■ **To do**
**1.** In the article about the aspiring pilot, roughly how many flight hours must Fambro complete to reach "Solo" status?
**2.** Translate this sentence from the article about the aspiring pilot into Spanish: "The academy is located at Fulton County Airport-Brown Field."
**3.** Proceed with the article about the aspiring pilot, picking up after its final sentence.

■ **Document**
========================================
Aspiring pilot needs sponsors to fly

Photo by Heather Middleton

Photo by Heather Middleton

By M.J. Subiria Arauz


Deja Fambro, 15, already has career plans to become a professional pilot -- through the United States Air Force.

Fambro said she is aware that many pilots hired by airlines have served in the Air Force and gotten their wings, and she is determined to make it in the aviation industry.

She already is a member of a rather rare group in the industry, she said, since she is a female and an African American. "Less than one percent of the aviation industry is African American, and even less than that are female African Americans," said the ambitious 15-year-old.

But she is taking the road she believes will lead her to her goal. She takes part in the Aviation Career Enrichment (ACE) Weekend Academy, an Atlanta, non-profit organization that exposes youngsters to various career opportunities in the airline and aerospace industries. The academy is located at Fulton County Airport-Brown Field.

Fambro, of Riverdale, said to reach "Solo" status in piloting and receive her wings, one of the requirements she must complete is about 25 flight hours. The hours come at a cost of approximately $3,000, which will go toward the fuel, the instructor and the airplane, a Cessna 172-F.
========================================
■ **Data**
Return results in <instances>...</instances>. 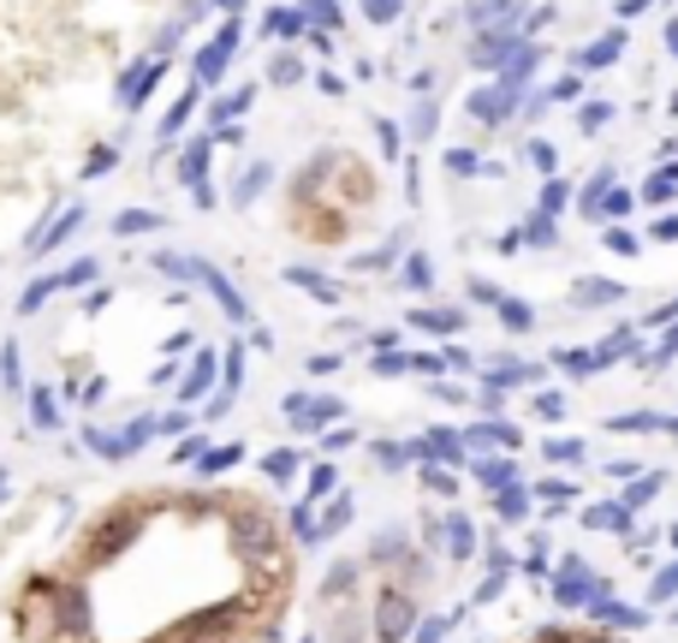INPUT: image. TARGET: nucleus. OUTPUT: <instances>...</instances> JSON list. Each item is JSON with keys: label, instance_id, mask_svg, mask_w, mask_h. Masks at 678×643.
<instances>
[{"label": "nucleus", "instance_id": "obj_1", "mask_svg": "<svg viewBox=\"0 0 678 643\" xmlns=\"http://www.w3.org/2000/svg\"><path fill=\"white\" fill-rule=\"evenodd\" d=\"M232 48H239V24H227V31H220V36L209 42V48H203V61H197V78H203V84H215L220 72H227V54H232Z\"/></svg>", "mask_w": 678, "mask_h": 643}, {"label": "nucleus", "instance_id": "obj_2", "mask_svg": "<svg viewBox=\"0 0 678 643\" xmlns=\"http://www.w3.org/2000/svg\"><path fill=\"white\" fill-rule=\"evenodd\" d=\"M381 643H400V632H405V625H411V602H405V596L400 590H387V596H381Z\"/></svg>", "mask_w": 678, "mask_h": 643}, {"label": "nucleus", "instance_id": "obj_3", "mask_svg": "<svg viewBox=\"0 0 678 643\" xmlns=\"http://www.w3.org/2000/svg\"><path fill=\"white\" fill-rule=\"evenodd\" d=\"M239 459H244V447L232 442V447H215V453H203V459H197V471H203V477H215V471H232V465H239Z\"/></svg>", "mask_w": 678, "mask_h": 643}, {"label": "nucleus", "instance_id": "obj_4", "mask_svg": "<svg viewBox=\"0 0 678 643\" xmlns=\"http://www.w3.org/2000/svg\"><path fill=\"white\" fill-rule=\"evenodd\" d=\"M209 382H215V358H209V352H203V358H197V370H190V375H185V388H179V400H197V393H203V388H209Z\"/></svg>", "mask_w": 678, "mask_h": 643}, {"label": "nucleus", "instance_id": "obj_5", "mask_svg": "<svg viewBox=\"0 0 678 643\" xmlns=\"http://www.w3.org/2000/svg\"><path fill=\"white\" fill-rule=\"evenodd\" d=\"M203 281H209V286H215V298H220V310H227V316H244V298H239V292H232L227 281H220V274H215V269H203Z\"/></svg>", "mask_w": 678, "mask_h": 643}, {"label": "nucleus", "instance_id": "obj_6", "mask_svg": "<svg viewBox=\"0 0 678 643\" xmlns=\"http://www.w3.org/2000/svg\"><path fill=\"white\" fill-rule=\"evenodd\" d=\"M31 417L42 423V429H54V423H61V412H54V393H48V388H36V393H31Z\"/></svg>", "mask_w": 678, "mask_h": 643}, {"label": "nucleus", "instance_id": "obj_7", "mask_svg": "<svg viewBox=\"0 0 678 643\" xmlns=\"http://www.w3.org/2000/svg\"><path fill=\"white\" fill-rule=\"evenodd\" d=\"M54 286H61V281H36V286H24V304H19V316H36V310H42V298H48Z\"/></svg>", "mask_w": 678, "mask_h": 643}, {"label": "nucleus", "instance_id": "obj_8", "mask_svg": "<svg viewBox=\"0 0 678 643\" xmlns=\"http://www.w3.org/2000/svg\"><path fill=\"white\" fill-rule=\"evenodd\" d=\"M108 167H113V150H90V161H84V179H101Z\"/></svg>", "mask_w": 678, "mask_h": 643}, {"label": "nucleus", "instance_id": "obj_9", "mask_svg": "<svg viewBox=\"0 0 678 643\" xmlns=\"http://www.w3.org/2000/svg\"><path fill=\"white\" fill-rule=\"evenodd\" d=\"M0 375H7V388H19V346H7V352H0Z\"/></svg>", "mask_w": 678, "mask_h": 643}, {"label": "nucleus", "instance_id": "obj_10", "mask_svg": "<svg viewBox=\"0 0 678 643\" xmlns=\"http://www.w3.org/2000/svg\"><path fill=\"white\" fill-rule=\"evenodd\" d=\"M90 274H96V262H72V269L61 274V286H84Z\"/></svg>", "mask_w": 678, "mask_h": 643}, {"label": "nucleus", "instance_id": "obj_11", "mask_svg": "<svg viewBox=\"0 0 678 643\" xmlns=\"http://www.w3.org/2000/svg\"><path fill=\"white\" fill-rule=\"evenodd\" d=\"M333 489V471L328 465H321V471H309V501H316V494H328Z\"/></svg>", "mask_w": 678, "mask_h": 643}, {"label": "nucleus", "instance_id": "obj_12", "mask_svg": "<svg viewBox=\"0 0 678 643\" xmlns=\"http://www.w3.org/2000/svg\"><path fill=\"white\" fill-rule=\"evenodd\" d=\"M269 31L274 36H292V31H298V19H292V12H269Z\"/></svg>", "mask_w": 678, "mask_h": 643}, {"label": "nucleus", "instance_id": "obj_13", "mask_svg": "<svg viewBox=\"0 0 678 643\" xmlns=\"http://www.w3.org/2000/svg\"><path fill=\"white\" fill-rule=\"evenodd\" d=\"M292 465H298V459H292V453H274V459L262 465V471H269V477H292Z\"/></svg>", "mask_w": 678, "mask_h": 643}, {"label": "nucleus", "instance_id": "obj_14", "mask_svg": "<svg viewBox=\"0 0 678 643\" xmlns=\"http://www.w3.org/2000/svg\"><path fill=\"white\" fill-rule=\"evenodd\" d=\"M292 78H298V61H292V54H286V61H274V84H292Z\"/></svg>", "mask_w": 678, "mask_h": 643}, {"label": "nucleus", "instance_id": "obj_15", "mask_svg": "<svg viewBox=\"0 0 678 643\" xmlns=\"http://www.w3.org/2000/svg\"><path fill=\"white\" fill-rule=\"evenodd\" d=\"M143 227H155V215H120V232H143Z\"/></svg>", "mask_w": 678, "mask_h": 643}, {"label": "nucleus", "instance_id": "obj_16", "mask_svg": "<svg viewBox=\"0 0 678 643\" xmlns=\"http://www.w3.org/2000/svg\"><path fill=\"white\" fill-rule=\"evenodd\" d=\"M500 316H506L512 328H529V310H518V304H500Z\"/></svg>", "mask_w": 678, "mask_h": 643}, {"label": "nucleus", "instance_id": "obj_17", "mask_svg": "<svg viewBox=\"0 0 678 643\" xmlns=\"http://www.w3.org/2000/svg\"><path fill=\"white\" fill-rule=\"evenodd\" d=\"M393 12V0H370V19H387Z\"/></svg>", "mask_w": 678, "mask_h": 643}]
</instances>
========================================
■ **Responses by task**
**1.** About 25 flight hours.

**2.** La academia se encuentra en el aeropuerto Fulton County Airport-Brown Field.

**3.**
She would like to achieve her solo flight on her 16th birthday, said her mother, Regina Nelson-Fambro. "She is in need of financial assistance to meet this goal," said Nelson-Fambro. "Her airtime expense is $105 an hour."

Nelson-Fambro said her daughter has not been able to find a job this summer, and has been unsuccessful with her own fund-raising efforts. She said, since May, she and her daughter have been standing in local shopping plazas and public areas, while holding decorative posters and buckets. Deja's friends joined in to assist in the fund-raising, she added.

Nelson-Fambro said she has done everything in her power to assure people the collection is not a scam, but for a good cause. Even so, it has been difficult to collect money, said the concerned mother.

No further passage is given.